Scroll untuk membaca artikel
Denada S Putri
Rabu, 02 Juli 2025 | 17:33 WIB
Rudy Mas'ud dan Seno Aji. [Ist]

SuaraKaltim.id - Meski diluncurkan dengan semangat menghapus hambatan biaya pendidikan, program GratisPol milik Pemerintah Provinsi (Pemprov) Kalimantan Timur (Kaltim) mendapat kritik tajam dari kalangan akademisi.

Program ini dinilai belum mampu menjangkau kelompok paling rentan, bahkan berpotensi memperkuat ketimpangan yang sudah lama mengakar.

Dalam diskusi publik bertema “Arah Program GratisPol dan Masa Depan Pendidikan Kaltim” yang digelar di Teras Samarinda pada Senin, 30 Juni 2025, sosiolog Sri Murlianti menyampaikan bahwa kebijakan ini justru cenderung mengulang pendekatan lama yang elitis.

“Program ini tidak jauh berbeda dari beasiswa konvensional yang sudah ada sebelumnya. Semangat awalnya untuk menghapus hambatan biaya dan birokrasi bagi anak-anak dari keluarga tidak mampu, justru makin kabur,” ujar Murlianti, disadur dari Presisi.co--Jaringan Suara.com, Rabu, 2 Juli 2025.

Baca Juga: Baru 110 dari 965 Naskah Kuno di Kaltim Terinventarisasi, DPK Minta Partisipasi Publik

Menurutnya, pola seleksi dan pelaksanaan program pendidikan di Kaltim selama ini terlalu fokus pada capaian akademik, tanpa melihat ketimpangan sosial dan geografis yang menghambat siswa dari wilayah pedalaman.

“Anak-anak desa bukan tidak mampu, mereka hanya tidak pernah diberi ruang untuk berkembang sejak pendidikan dasar. Mereka tertinggal bukan karena bodoh, tapi karena sistemnya timpang sejak awal,” katanya.

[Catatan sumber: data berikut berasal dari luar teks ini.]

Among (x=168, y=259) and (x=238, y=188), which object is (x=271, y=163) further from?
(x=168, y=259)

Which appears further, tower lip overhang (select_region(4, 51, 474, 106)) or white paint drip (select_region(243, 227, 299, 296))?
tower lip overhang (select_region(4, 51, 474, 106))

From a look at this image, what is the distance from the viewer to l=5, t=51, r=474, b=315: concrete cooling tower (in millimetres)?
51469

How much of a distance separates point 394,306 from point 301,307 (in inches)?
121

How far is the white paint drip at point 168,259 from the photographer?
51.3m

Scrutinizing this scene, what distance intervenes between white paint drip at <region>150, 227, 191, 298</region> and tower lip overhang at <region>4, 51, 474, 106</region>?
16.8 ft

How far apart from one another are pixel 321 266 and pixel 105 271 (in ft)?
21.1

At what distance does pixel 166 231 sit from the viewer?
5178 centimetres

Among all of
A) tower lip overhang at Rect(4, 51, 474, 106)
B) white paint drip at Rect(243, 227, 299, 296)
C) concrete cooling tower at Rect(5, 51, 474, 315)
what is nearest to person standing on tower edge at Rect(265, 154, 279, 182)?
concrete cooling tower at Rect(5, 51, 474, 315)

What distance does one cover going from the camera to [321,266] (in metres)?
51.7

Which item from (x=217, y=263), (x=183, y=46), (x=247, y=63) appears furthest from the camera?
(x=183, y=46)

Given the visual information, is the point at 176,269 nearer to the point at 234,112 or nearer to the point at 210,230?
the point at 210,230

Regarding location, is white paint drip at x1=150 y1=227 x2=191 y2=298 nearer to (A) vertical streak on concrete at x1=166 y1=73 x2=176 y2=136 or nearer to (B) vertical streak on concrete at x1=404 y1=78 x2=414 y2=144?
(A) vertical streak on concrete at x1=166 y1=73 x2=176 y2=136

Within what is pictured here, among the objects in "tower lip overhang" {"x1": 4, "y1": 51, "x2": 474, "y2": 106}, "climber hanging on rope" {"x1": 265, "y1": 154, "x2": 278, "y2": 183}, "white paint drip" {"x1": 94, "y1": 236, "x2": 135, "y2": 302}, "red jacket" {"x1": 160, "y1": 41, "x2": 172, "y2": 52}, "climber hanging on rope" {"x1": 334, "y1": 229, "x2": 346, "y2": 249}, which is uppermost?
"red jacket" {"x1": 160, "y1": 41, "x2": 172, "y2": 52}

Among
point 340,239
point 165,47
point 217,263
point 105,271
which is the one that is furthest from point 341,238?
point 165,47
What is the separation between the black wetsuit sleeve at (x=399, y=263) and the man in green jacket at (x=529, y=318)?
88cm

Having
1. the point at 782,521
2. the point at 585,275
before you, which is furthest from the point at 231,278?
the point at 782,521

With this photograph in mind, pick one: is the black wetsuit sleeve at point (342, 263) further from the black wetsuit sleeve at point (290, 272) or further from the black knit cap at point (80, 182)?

Murlianti mencontohkan kondisi nyata di Desa Enggelam, Kutai Kartanegara (Kukar), di mana akses ke sekolah dasar saja memerlukan perjalanan jauh.

Ketimpangan semakin terasa di jenjang SMP, karena fasilitas pendidikan umumnya hanya tersedia di ibu kota kecamatan, sementara beban biaya menjadi kendala besar bagi banyak keluarga.

“Kalau kita bicara generasi emas Kaltim, faktanya 80 persen anak-anak dari pedalaman bahkan tidak sampai ke SMA, apalagi perguruan tinggi. Yang dibantu selama ini hanya 20 persen yang berhasil keluar dari lingkaran ketimpangan itu,” tegasnya.

Baca Juga: Sumardi Soroti Program Bontang Terang Terus: Banyak Wilayah Masih Gelap

Murlianti juga menyoroti pendekatan GratisPol yang masih terbatas hanya pada pembiayaan Uang Kuliah Tunggal (UKT).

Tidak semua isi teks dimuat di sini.